"As propinas devem ser actualizadas de acordo com a taxa de inflação, porque, de facto, têm vindo a diminuir nos últimos anos. Estão congeladas, mas têm vindo a diminuir porque temos inflação", defendeu o ministro da Educação, Ciência e Inovação, no final de uma reunião com associações e federações de estudantes de todo o país.
Fernando Alexandre recordou a posição "muito clara" do Governo, que encara as propinas como "uma forma relevante de financiamento" das instituições de ensino superior, na medida em que reforçam a sua autonomia e reduzem a sua dependência do Estado.
Os representantes dos estudantes que se manifestaram em Lisboa, no Dia Nacional do Estudante, pela gratuitidade do ensino e pelo reforço da ação social, reiteraram ainda que o fim das propinas tem sido "historicamente" uma das suas principais reivindicações.
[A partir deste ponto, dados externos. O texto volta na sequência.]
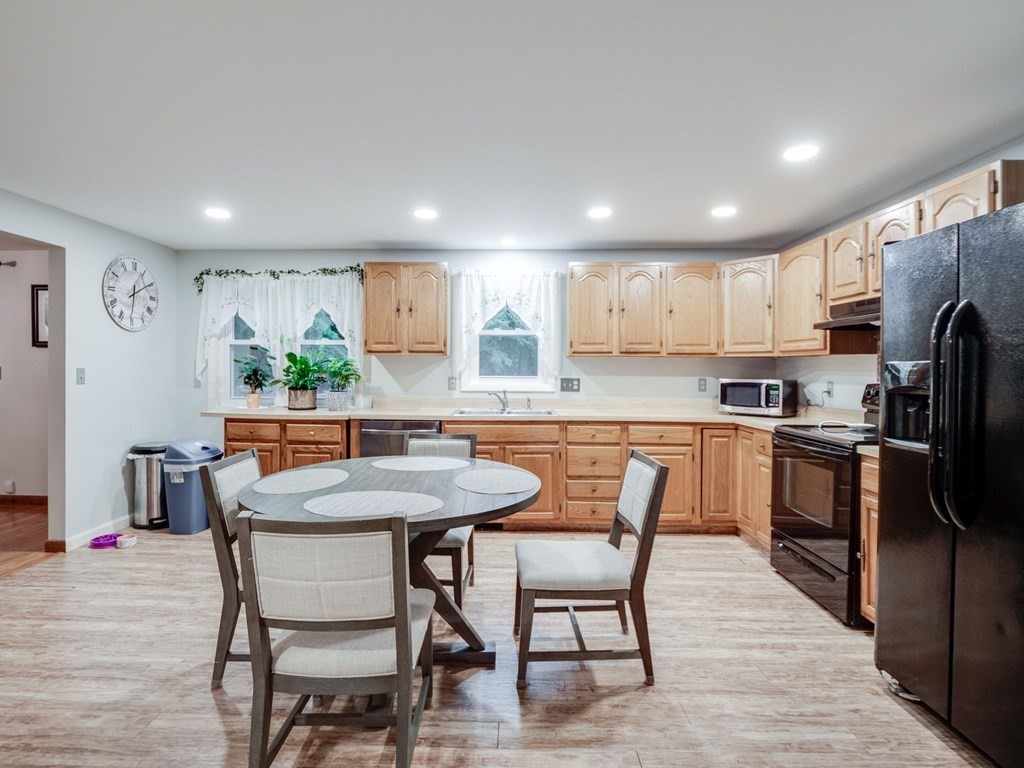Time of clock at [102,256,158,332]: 12:09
Criação de um ensino superior gratuito
"A Universidade de Coimbra historicamente sempre defendeu o fim das propinas e a criação de um ensino superior gratuito", afirmou o presidente da Associação Académica de Coimbra(ACC), José Machado, em declarações aos jornalistas no final do encontro realizado no Teatro Thalia, em Lisboa.
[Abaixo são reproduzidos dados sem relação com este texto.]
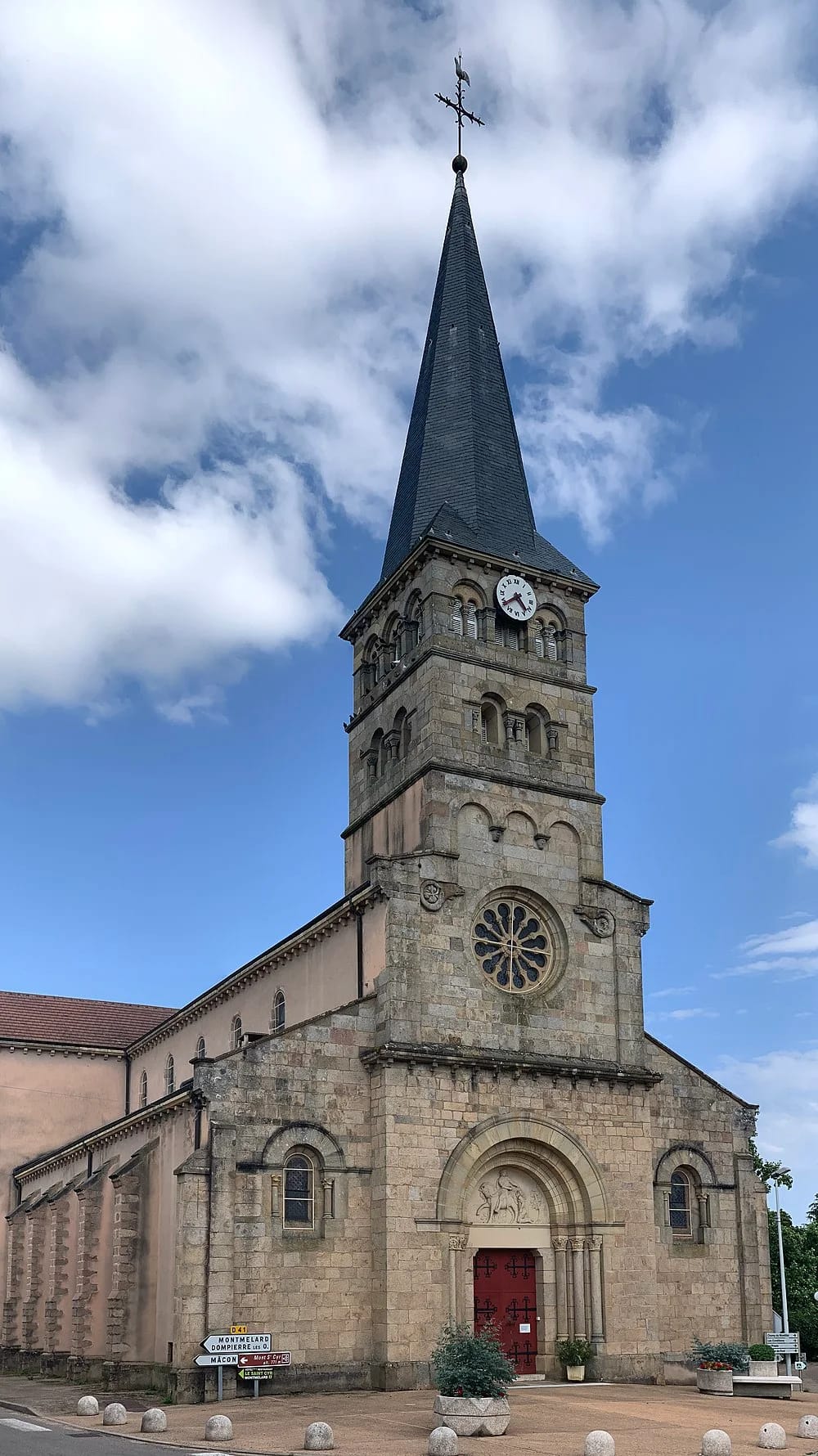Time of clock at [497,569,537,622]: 4:38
Apesar deste ponto de discórdia entre os estudantes e o Ministro, os restantes temas mereceram o apoio dos representantes dos estudantes, que reclamam mais apoios sociais, nomeadamente na habitação.
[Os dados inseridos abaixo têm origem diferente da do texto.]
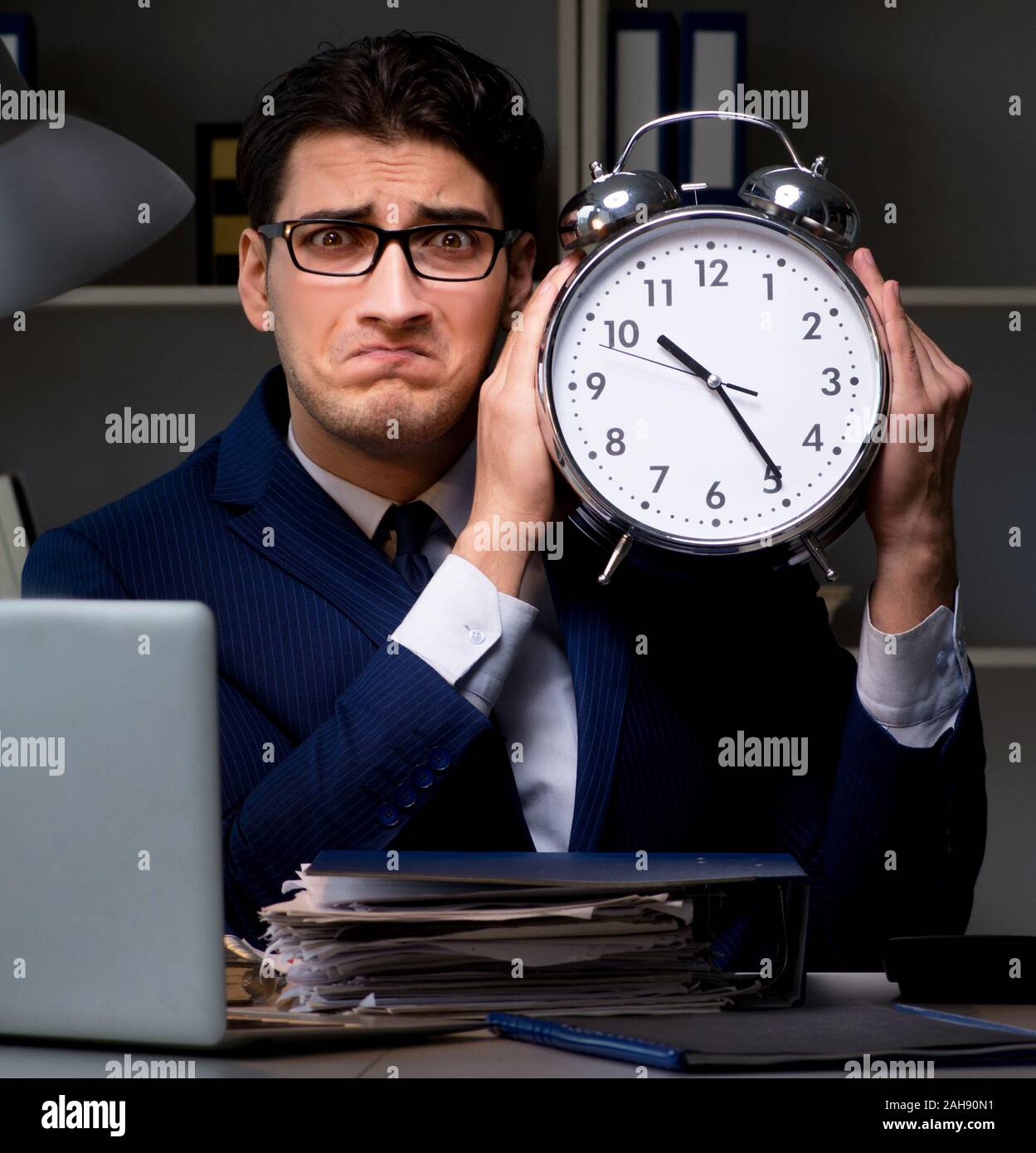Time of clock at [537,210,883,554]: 10:24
Mais residências universitárias
O ministro garantiu que, em setembro, haverá "mais 14 mil camas" nas residências universitárias do que as que existem atualmente, embora reconheça que este aumento não vai resolver o problema.
Nos próximos meses, "o alojamento vai registar um aumento significativo do número de camas com a conclusão de dezenas de residências universitárias em todo o país", disse aos jornalistas, referindo-se ao Plano Nacional de Alojamento no Ensino Superior (PNAES).
Segundo Fernando Alexandre, vão ser inauguradas residências "em todo o território", de Bragança ao Algarve e nas regiões autónomas, permitindo "aliviar significativamente o acesso ao alojamento".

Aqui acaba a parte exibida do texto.